NEW YORK (Reuters) – Oil prices fell on Monday after Saudi Arabia’s sharp cuts to crude contract prices for Asia revived concerns over the demand outlook.
Brent crude futures fell 39 cents to settle at $72.22 a barrel. U.S. West Texas Intermediate crude were last down 40 cents at $68.89 a barrel.
State oil group Saudi Aramco notified customers in a statement on Sunday that it will cut October official selling prices (OSPs) for all crude grades sold to Asia, its biggest buying region, by at least $1 a barrel.
The price cuts were larger than expected, based on a Reuters poll of Asian refiners.
“When the Saudi giant cuts its selling prices to Asia for October, signaling it sees the supply-demand relationship slightly shifting, traders can’t but follow down that path today,” said Bjornar Tonhaugen, head of oil markets at Rystad Energy.
Global oil supplies are increasing as the Organization of the Petroleum Exporting Countries and its allies, a grouping known as OPEC+, are raising output by 400,000 barrels per day (bpd) each month between August and December.
“Given that OPEC+ is continuing its plan to raise production monthly, despite weak data from China and the U.S. raising slowdown fears and Saudi Arabia looking for market share in the region, oil is likely to remain under pressure,” said Jeffrey Halley, senior market analyst for Asia Pacific at brokerage OANDA.
The earlier decline in crude futures added to falls on Friday after a weaker-than-expected U.S. jobs report indicated a patchy economic recovery that could mean slower fuel demand during a resurgent pandemic.

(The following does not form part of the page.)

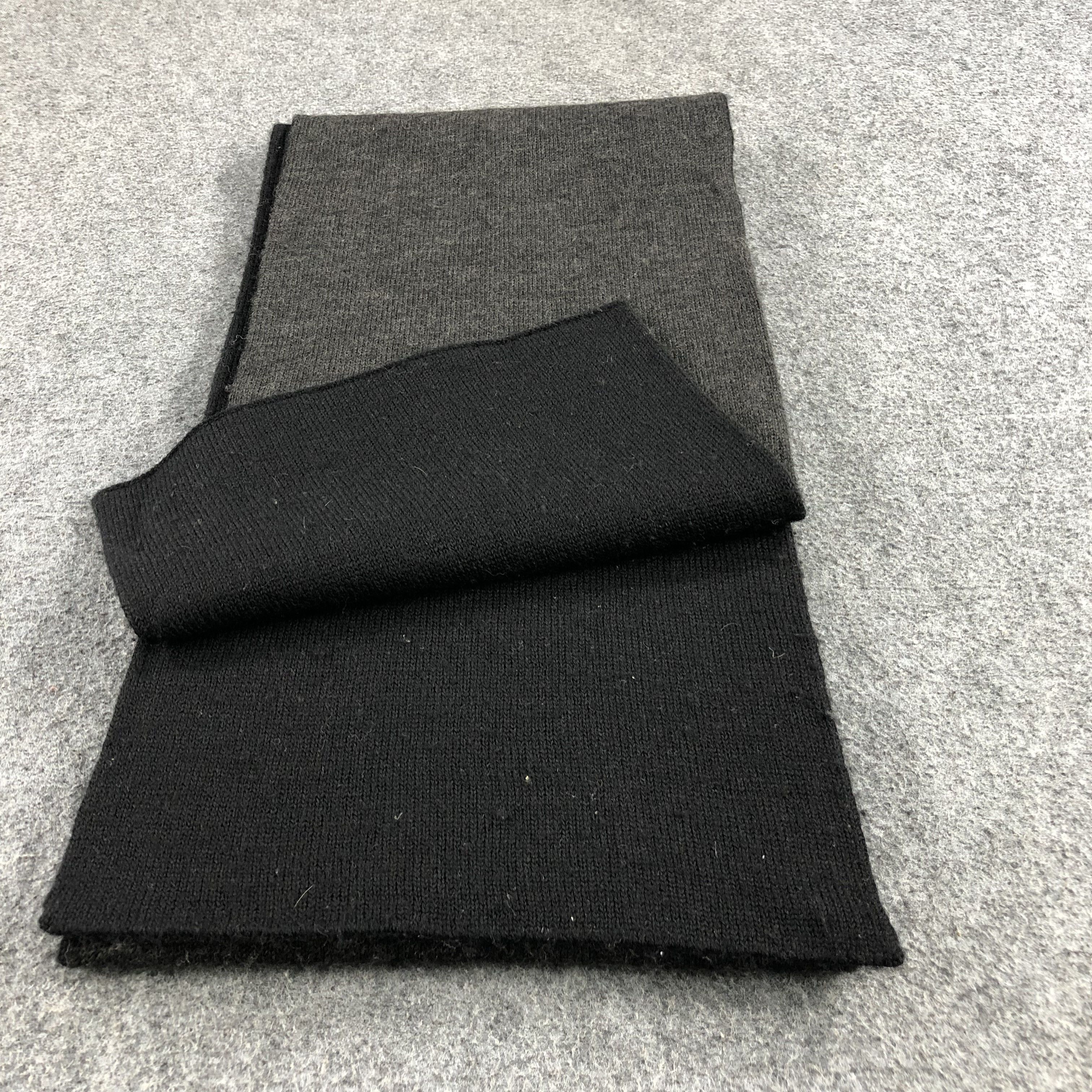 J.Crew J.Crew Wool Scarf Muffler V781 Size ONE SIZE - 5 Thumbnail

Losses were capped by concerns that U.S. supply would remain limited in the wake of Hurricane Ida.
The U.S. government is releasing crude from strategic petroleum reserves as production in the U.S. Gulf Coast struggles to recover.
About 1.5 million barrels per day of oil production in the Gulf of Mexico remain shut in after Hurricane Ida, the Bureau of Safety and Environmental Enforcement said on Monday. Another 1.8 billion cubic feet per day of natural gas output also was shut-in.
The hurricane also led U.S. energy companies to cut the number of oil and natural gas rigs operating for the first time in five weeks, data from Baker Hughes showed on Friday. The oil rig count last week fell the most since June 2020.